* Start Raw data *

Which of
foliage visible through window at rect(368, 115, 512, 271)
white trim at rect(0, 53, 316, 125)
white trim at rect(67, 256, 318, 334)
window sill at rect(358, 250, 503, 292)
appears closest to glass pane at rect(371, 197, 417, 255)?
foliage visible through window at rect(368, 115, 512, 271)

* End Raw data *

What you need to do:
Give the lines of the records above as a JSON list of strings, one string per line, leaving out any blank lines.

Response for this exercise:
[
  "Which of",
  "foliage visible through window at rect(368, 115, 512, 271)",
  "white trim at rect(0, 53, 316, 125)",
  "white trim at rect(67, 256, 318, 334)",
  "window sill at rect(358, 250, 503, 292)",
  "appears closest to glass pane at rect(371, 197, 417, 255)?",
  "foliage visible through window at rect(368, 115, 512, 271)"
]